◆ **TASK TO COMPLETE**: Put the lines of the listing from the line containing "Which among" through the end of the listing, inclusive, into a Markdown table with the columns Row and Text, giving each line a row number and omitting blank lines.

◆ **INPUT MATERIAL**:
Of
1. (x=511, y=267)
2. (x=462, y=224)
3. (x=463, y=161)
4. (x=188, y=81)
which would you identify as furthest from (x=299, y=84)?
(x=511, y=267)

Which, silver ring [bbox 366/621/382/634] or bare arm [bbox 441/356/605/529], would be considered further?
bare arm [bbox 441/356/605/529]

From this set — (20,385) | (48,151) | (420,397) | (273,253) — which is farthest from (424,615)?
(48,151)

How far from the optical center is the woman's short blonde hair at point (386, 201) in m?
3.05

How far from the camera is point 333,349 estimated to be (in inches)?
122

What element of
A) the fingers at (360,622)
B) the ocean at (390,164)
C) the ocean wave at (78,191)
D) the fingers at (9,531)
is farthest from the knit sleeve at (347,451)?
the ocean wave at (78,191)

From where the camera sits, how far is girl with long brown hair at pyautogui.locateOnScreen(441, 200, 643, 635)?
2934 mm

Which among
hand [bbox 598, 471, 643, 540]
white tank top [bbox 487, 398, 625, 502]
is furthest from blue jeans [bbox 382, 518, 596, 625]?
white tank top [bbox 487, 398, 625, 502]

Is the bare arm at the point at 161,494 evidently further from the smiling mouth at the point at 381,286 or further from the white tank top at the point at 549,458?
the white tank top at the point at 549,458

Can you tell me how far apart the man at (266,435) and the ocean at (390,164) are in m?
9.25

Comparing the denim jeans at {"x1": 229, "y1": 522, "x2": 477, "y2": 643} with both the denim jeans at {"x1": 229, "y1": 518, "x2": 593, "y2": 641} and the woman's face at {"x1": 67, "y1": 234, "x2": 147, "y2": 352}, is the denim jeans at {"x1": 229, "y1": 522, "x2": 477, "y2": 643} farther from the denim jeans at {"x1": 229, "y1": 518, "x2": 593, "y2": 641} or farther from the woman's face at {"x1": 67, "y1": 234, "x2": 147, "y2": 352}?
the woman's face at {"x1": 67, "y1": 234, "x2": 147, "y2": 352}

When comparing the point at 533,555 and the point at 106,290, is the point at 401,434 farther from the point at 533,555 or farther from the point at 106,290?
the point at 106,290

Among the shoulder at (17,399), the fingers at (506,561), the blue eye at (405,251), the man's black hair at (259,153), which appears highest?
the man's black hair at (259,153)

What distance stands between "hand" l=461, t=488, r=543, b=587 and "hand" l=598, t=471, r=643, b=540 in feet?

◆ **OUTPUT**:
| Row | Text |
|---|---|
| 1 | Which among |
| 2 | hand [bbox 598, 471, 643, 540] |
| 3 | white tank top [bbox 487, 398, 625, 502] |
| 4 | is furthest from blue jeans [bbox 382, 518, 596, 625]? |
| 5 | white tank top [bbox 487, 398, 625, 502] |
| 6 | Is the bare arm at the point at 161,494 evidently further from the smiling mouth at the point at 381,286 or further from the white tank top at the point at 549,458? |
| 7 | the white tank top at the point at 549,458 |
| 8 | Can you tell me how far apart the man at (266,435) and the ocean at (390,164) are in m? |
| 9 | 9.25 |
| 10 | Comparing the denim jeans at {"x1": 229, "y1": 522, "x2": 477, "y2": 643} with both the denim jeans at {"x1": 229, "y1": 518, "x2": 593, "y2": 641} and the woman's face at {"x1": 67, "y1": 234, "x2": 147, "y2": 352}, is the denim jeans at {"x1": 229, "y1": 522, "x2": 477, "y2": 643} farther from the denim jeans at {"x1": 229, "y1": 518, "x2": 593, "y2": 641} or farther from the woman's face at {"x1": 67, "y1": 234, "x2": 147, "y2": 352}? |
| 11 | the woman's face at {"x1": 67, "y1": 234, "x2": 147, "y2": 352} |
| 12 | When comparing the point at 533,555 and the point at 106,290, is the point at 401,434 farther from the point at 533,555 or farther from the point at 106,290? |
| 13 | the point at 106,290 |
| 14 | Among the shoulder at (17,399), the fingers at (506,561), the blue eye at (405,251), the man's black hair at (259,153), which appears highest? |
| 15 | the man's black hair at (259,153) |
| 16 | What distance stands between "hand" l=461, t=488, r=543, b=587 and "hand" l=598, t=471, r=643, b=540 in feet? |